In the 1960s, Nazis were the stock in trade of low budget horror films like They Saved Hitler’s Brain (1964), The Frozen Dead (1966) and Flesh Feast (1970); in the 1970s, they became the villains in extreme sado-exploitation films like Ilsa, She-Wolf of the SS (1974) and more upmarket thrillers like Marathon Man (1976), The Boys from Brazil (1978) and The Formula (1980).

In the 1980s, Nazis made a comeback in zombie films. This period offered up Night of the Zombies, the quite decent Shock Waves (1977), as well as a couple of cheap European entries with Jesus Franco’s Oasis of the Zombies (1981) and Jean Rollin’s Zombies’ Lake (1981). A few years later, the Nazi zombie film was revived on substantially better budgets with Outpost (2007) and Dead Snow (2009), both of which have produced sequels, as well as War of the Dead (2011) and Bunker of the Dead (2015).

Director Joel M. Reed’s previous genre films had consisted of the horror anthology Blood Bath (1976) and the notoriously sadistic Blood Sucking Freaks (1976). Night of the Zombies is a very badly made film. When a film ends up having to use a porn star (Jamie Gillis) rather than even some has-been actor of the era like John Carradine as its name drawcard, you know that it is way, way down low in the budget stakes.

The lack of budget clearly shows up – the set for the CIA director’s office, for instance, appears to be a hotel ballroom – one can see chairs stacked up at the side of the office and the desk is simply a dining table with a cloth draped over it. The skeletons that the zombies are eventually reduced to are all anatomical skeletons borrowed from a med lab – one can see the mark where the skull is sliced open. Although the film apparently had enough of a budget to be able to afford to go on location in West Germany.
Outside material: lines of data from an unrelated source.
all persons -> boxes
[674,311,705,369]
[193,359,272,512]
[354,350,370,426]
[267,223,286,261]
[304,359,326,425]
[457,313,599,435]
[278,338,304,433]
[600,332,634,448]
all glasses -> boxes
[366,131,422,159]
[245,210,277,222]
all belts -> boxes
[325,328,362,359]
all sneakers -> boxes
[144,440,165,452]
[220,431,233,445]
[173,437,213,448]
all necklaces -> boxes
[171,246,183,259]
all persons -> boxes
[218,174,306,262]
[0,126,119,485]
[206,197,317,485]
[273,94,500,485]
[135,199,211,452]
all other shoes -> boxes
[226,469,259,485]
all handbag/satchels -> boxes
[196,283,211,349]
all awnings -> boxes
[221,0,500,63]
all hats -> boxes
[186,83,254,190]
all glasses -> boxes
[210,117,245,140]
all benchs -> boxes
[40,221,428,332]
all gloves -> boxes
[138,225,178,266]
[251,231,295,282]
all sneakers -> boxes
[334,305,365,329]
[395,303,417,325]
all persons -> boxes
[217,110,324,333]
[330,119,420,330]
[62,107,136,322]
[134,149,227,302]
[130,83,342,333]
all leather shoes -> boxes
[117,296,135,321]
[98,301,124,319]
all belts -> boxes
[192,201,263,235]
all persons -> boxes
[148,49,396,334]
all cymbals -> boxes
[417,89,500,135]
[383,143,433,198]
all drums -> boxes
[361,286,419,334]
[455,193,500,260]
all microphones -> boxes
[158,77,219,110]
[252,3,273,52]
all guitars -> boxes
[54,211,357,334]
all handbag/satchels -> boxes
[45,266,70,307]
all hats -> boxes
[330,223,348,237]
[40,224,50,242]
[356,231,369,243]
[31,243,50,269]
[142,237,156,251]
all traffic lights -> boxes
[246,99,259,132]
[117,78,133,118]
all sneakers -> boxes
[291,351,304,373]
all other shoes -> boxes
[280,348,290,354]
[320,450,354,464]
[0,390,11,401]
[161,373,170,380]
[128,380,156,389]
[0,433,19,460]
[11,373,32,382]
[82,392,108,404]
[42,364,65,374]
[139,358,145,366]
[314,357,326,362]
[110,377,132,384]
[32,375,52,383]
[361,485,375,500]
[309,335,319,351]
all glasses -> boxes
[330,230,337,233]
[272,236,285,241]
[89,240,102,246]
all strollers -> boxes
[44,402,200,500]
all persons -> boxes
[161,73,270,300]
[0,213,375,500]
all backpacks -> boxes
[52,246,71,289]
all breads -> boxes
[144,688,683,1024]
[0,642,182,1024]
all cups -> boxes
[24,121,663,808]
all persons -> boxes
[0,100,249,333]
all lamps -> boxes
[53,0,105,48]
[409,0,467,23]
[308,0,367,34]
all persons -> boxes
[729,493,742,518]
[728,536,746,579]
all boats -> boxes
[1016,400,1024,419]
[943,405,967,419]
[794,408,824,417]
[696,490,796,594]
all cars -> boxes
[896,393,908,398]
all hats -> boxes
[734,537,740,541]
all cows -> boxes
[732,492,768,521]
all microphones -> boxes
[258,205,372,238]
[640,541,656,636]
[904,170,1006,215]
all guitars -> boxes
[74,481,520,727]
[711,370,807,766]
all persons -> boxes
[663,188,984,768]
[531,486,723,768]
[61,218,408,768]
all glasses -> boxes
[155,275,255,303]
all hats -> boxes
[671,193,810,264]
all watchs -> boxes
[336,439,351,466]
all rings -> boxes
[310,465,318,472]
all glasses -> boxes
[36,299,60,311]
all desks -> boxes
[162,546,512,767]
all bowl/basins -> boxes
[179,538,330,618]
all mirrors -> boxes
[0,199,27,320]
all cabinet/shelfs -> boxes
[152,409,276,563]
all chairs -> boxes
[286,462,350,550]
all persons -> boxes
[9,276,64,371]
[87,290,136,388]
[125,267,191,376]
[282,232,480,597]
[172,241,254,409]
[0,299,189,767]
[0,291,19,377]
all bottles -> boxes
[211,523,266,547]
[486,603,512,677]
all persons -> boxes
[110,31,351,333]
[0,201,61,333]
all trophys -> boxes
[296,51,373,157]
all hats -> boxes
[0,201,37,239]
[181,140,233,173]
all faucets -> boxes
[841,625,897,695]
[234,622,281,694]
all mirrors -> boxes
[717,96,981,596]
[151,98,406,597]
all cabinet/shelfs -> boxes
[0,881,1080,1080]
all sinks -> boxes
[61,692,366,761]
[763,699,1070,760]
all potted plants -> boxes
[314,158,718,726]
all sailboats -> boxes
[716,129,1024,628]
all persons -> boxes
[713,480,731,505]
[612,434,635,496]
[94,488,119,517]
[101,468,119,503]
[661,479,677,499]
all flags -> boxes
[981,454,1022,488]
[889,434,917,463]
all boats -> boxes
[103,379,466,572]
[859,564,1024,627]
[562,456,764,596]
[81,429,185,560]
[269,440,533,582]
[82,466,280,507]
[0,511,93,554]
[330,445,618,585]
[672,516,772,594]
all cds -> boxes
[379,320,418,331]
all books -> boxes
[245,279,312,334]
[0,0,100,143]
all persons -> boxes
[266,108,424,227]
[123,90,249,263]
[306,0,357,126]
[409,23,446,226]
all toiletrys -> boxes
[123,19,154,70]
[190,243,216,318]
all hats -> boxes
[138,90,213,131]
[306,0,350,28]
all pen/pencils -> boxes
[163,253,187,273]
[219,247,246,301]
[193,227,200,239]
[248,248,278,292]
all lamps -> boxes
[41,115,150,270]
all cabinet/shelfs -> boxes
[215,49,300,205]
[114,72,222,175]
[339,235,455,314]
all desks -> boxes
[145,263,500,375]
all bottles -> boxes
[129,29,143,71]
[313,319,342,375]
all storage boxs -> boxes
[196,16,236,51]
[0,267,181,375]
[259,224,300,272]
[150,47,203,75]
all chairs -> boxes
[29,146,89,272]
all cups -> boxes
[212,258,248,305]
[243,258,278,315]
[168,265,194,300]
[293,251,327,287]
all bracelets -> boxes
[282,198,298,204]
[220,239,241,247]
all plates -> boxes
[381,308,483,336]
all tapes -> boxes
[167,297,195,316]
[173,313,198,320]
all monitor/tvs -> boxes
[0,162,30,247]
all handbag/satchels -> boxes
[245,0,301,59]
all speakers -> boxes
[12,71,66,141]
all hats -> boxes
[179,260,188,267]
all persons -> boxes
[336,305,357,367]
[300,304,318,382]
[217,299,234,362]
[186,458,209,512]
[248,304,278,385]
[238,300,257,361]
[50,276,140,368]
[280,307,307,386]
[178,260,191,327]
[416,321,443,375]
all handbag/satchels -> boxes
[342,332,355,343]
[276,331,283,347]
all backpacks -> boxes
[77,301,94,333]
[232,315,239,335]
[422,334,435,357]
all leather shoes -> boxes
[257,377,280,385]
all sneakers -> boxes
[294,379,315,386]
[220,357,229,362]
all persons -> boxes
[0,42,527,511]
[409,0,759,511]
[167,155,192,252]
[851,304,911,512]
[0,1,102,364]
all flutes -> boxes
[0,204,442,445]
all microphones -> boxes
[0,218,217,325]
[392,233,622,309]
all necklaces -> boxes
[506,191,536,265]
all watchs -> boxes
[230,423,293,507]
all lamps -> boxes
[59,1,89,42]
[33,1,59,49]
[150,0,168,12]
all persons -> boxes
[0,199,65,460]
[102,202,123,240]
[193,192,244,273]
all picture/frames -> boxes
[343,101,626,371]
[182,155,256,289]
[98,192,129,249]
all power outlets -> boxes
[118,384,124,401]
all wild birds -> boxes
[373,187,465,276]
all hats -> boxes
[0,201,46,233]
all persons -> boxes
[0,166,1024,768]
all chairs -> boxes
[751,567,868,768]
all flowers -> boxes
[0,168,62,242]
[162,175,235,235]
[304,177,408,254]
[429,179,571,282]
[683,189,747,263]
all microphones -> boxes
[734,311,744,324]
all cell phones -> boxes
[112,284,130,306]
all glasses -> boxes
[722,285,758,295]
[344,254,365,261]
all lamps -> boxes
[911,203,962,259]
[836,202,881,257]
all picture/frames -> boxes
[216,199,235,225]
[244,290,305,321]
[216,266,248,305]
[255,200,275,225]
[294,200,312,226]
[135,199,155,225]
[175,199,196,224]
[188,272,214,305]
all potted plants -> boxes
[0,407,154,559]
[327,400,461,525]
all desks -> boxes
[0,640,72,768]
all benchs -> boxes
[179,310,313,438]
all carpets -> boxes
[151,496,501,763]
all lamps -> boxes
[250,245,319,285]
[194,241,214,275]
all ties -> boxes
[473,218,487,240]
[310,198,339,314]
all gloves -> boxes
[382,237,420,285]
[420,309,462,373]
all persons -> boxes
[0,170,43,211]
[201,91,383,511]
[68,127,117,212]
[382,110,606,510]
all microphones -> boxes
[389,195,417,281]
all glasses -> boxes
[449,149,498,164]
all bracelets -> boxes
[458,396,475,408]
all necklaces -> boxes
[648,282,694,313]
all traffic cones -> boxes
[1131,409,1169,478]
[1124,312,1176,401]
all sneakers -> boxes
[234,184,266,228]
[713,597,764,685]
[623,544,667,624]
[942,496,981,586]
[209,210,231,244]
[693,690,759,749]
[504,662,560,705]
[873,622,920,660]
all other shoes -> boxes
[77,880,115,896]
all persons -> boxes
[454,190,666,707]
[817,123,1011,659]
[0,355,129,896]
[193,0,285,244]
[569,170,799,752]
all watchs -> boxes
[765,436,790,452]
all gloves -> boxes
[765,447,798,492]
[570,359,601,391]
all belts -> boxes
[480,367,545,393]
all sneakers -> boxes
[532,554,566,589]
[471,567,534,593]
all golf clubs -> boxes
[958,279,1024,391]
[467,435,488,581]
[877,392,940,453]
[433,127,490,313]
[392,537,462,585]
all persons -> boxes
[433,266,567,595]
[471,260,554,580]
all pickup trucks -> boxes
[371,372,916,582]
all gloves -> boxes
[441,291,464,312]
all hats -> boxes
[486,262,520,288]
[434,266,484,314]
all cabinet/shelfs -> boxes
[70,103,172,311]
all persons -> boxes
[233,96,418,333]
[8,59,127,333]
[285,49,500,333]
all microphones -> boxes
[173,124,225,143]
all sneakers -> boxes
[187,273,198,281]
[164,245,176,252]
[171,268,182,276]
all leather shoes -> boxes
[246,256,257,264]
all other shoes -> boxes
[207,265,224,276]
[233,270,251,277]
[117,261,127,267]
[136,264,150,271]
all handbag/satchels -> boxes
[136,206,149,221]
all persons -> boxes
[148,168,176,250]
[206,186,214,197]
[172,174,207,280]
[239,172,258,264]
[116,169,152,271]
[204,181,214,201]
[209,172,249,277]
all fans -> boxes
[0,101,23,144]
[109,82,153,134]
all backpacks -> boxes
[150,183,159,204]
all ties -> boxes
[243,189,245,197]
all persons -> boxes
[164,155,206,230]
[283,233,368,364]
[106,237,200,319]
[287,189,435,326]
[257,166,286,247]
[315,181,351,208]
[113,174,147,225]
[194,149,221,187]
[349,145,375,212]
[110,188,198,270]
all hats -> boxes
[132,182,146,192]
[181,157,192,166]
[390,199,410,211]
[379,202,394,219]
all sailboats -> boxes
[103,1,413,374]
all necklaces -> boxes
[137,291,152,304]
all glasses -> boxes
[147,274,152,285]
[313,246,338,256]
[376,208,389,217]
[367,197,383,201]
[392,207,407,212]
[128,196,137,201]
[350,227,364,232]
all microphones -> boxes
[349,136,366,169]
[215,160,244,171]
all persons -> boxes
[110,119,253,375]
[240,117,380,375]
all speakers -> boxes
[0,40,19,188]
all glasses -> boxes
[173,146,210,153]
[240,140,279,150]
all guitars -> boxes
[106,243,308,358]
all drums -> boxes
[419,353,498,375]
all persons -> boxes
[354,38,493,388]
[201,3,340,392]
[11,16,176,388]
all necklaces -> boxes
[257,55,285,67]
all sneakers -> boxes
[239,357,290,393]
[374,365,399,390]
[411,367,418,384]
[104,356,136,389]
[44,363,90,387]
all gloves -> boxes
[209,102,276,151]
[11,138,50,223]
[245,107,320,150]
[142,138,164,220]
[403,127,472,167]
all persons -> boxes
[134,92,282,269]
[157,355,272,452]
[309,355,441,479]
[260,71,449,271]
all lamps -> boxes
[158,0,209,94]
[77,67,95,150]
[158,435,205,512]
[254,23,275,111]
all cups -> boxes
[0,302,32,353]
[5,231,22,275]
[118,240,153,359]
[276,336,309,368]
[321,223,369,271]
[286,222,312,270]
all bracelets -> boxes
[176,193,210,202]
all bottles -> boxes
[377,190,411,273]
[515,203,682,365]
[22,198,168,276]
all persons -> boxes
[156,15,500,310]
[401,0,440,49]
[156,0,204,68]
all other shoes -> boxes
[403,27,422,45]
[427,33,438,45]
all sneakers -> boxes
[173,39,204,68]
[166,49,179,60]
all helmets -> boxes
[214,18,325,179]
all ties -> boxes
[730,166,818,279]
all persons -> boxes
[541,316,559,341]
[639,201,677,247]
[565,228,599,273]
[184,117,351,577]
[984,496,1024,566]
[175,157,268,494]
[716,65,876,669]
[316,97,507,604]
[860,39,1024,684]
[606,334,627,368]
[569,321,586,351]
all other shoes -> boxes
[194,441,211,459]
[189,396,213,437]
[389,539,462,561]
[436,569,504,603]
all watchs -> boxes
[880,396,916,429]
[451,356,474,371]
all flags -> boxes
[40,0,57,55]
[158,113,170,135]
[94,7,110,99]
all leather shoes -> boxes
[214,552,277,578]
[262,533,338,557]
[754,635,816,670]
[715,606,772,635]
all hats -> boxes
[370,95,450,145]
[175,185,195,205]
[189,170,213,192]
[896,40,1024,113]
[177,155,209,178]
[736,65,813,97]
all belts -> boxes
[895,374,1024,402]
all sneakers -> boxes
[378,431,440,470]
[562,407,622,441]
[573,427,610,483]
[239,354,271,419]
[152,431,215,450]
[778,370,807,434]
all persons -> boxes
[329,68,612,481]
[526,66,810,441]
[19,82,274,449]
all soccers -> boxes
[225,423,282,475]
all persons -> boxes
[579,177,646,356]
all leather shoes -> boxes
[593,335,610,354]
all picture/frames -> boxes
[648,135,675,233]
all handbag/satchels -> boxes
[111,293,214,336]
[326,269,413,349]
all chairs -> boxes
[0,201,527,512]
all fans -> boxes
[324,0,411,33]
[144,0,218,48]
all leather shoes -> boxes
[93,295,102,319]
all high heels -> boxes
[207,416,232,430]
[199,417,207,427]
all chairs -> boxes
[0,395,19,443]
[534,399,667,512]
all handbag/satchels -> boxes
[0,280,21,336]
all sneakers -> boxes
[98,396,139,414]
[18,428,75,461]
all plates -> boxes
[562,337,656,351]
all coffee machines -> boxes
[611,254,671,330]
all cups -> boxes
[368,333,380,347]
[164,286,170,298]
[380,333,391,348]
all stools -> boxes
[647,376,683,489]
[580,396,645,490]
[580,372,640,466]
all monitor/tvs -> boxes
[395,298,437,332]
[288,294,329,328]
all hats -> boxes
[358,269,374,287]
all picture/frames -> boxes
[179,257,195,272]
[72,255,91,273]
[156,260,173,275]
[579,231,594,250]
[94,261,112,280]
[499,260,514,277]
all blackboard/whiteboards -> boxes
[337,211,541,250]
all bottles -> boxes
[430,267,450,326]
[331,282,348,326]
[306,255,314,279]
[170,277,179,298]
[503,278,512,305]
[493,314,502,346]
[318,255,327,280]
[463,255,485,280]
The first half of Night of the Zombies is a dull trail of spy work through the streets of Munich in a plot that is difficult to follow. Eventually the scenes with the zombies prove mildly worthwhile. There is an incongruous scene where the zombies sit down and start talking about their leave to Paris and joking about which side is meant to be killing who tonight. The revelation of who and what they are and who Proud is, plus the ambiguous ending that suggests Jamie Gillis may have become a zombie too, are reasonably well done. It is clearly an attempt to do something different with the zombie film and, as such, is an idea that almost transcends the thorough tawdriness of the material at hand.